» Task requirements: In the listing below, take the lines starting with the one that contains "Water drops photographed" and going on through the one that contains "Cleansing cotton discs in colorful background Cleansing", and change "studio" to "workshop", leaving everything else as it stands. Write out only those lines, without the pictures.

» Input data:

----

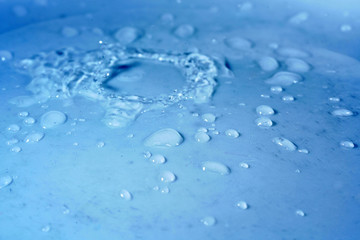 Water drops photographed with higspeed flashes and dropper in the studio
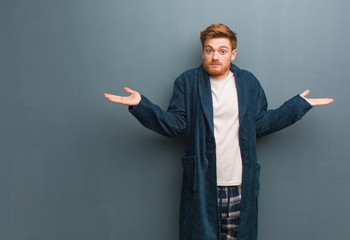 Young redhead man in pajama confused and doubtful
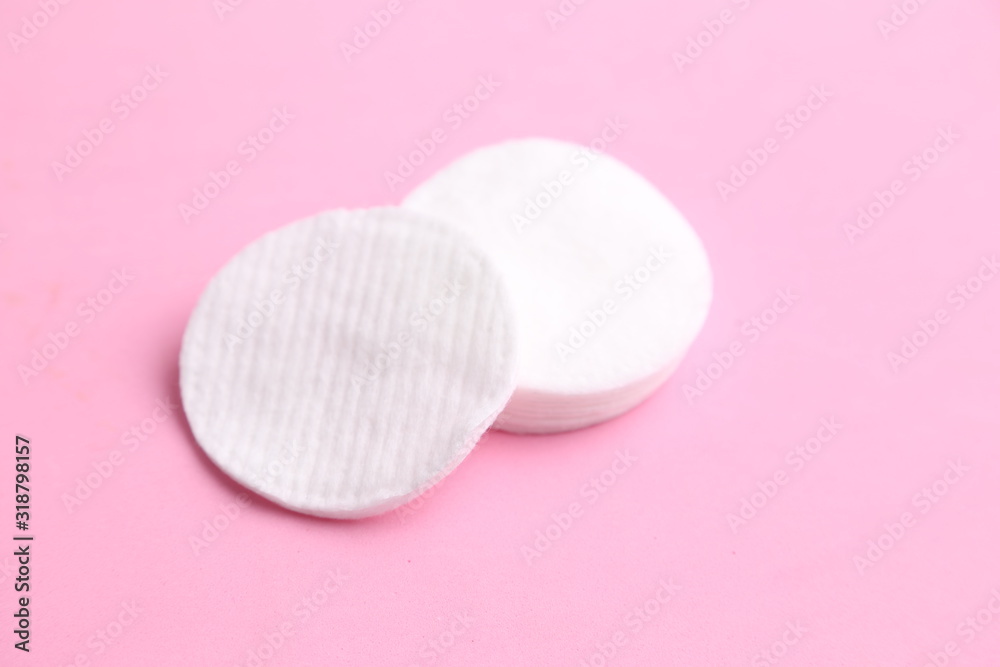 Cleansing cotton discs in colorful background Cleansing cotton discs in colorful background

----

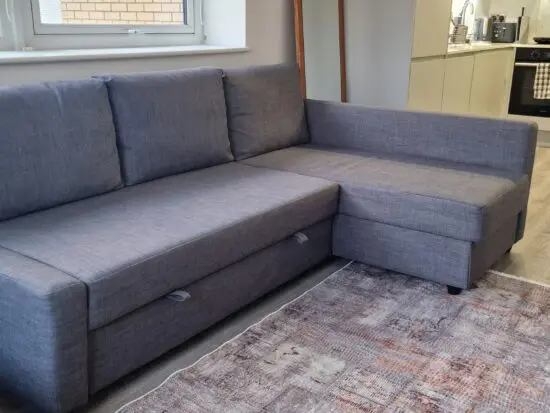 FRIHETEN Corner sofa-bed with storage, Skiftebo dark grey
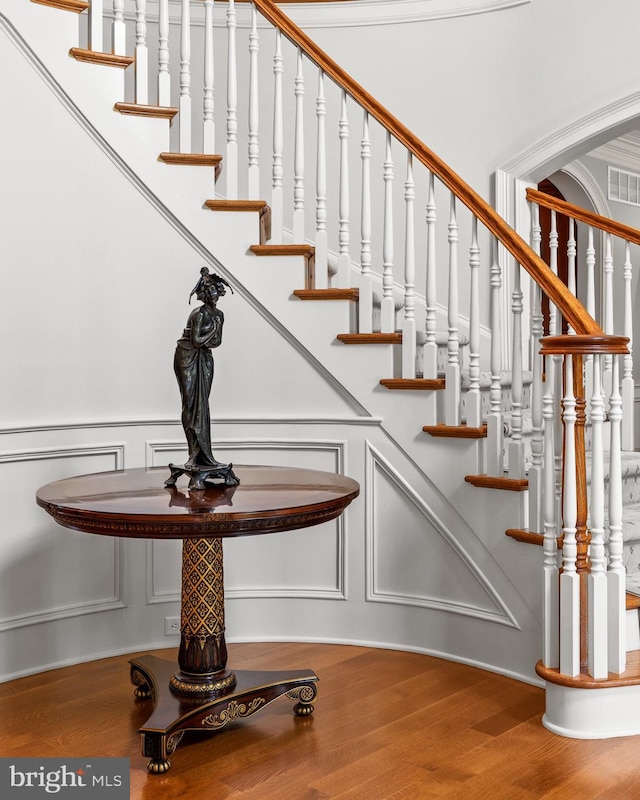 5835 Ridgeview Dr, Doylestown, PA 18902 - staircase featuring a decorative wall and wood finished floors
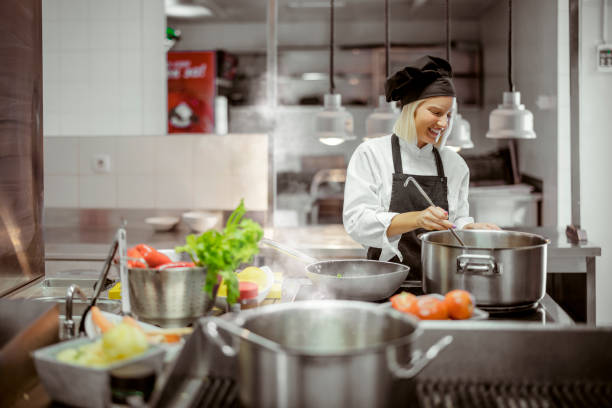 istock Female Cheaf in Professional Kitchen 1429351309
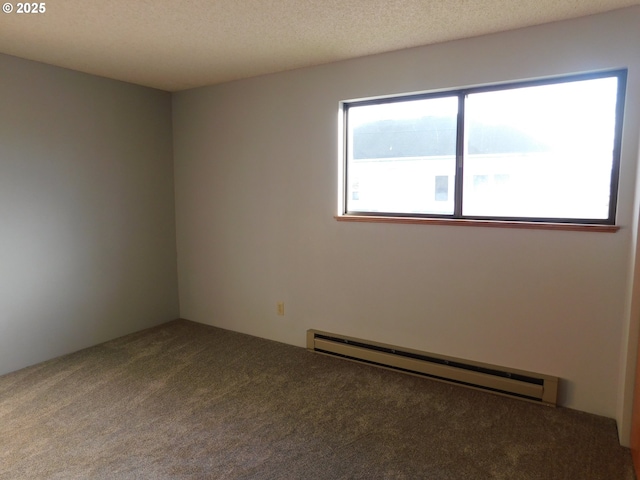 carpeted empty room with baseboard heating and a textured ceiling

----

» Result of the exercise:
 Water drops photographed with higspeed flashes and dropper in the workshop
 Young redhead man in pajama confused and doubtful
 Cleansing cotton discs in colorful background Cleansing cotton discs in colorful background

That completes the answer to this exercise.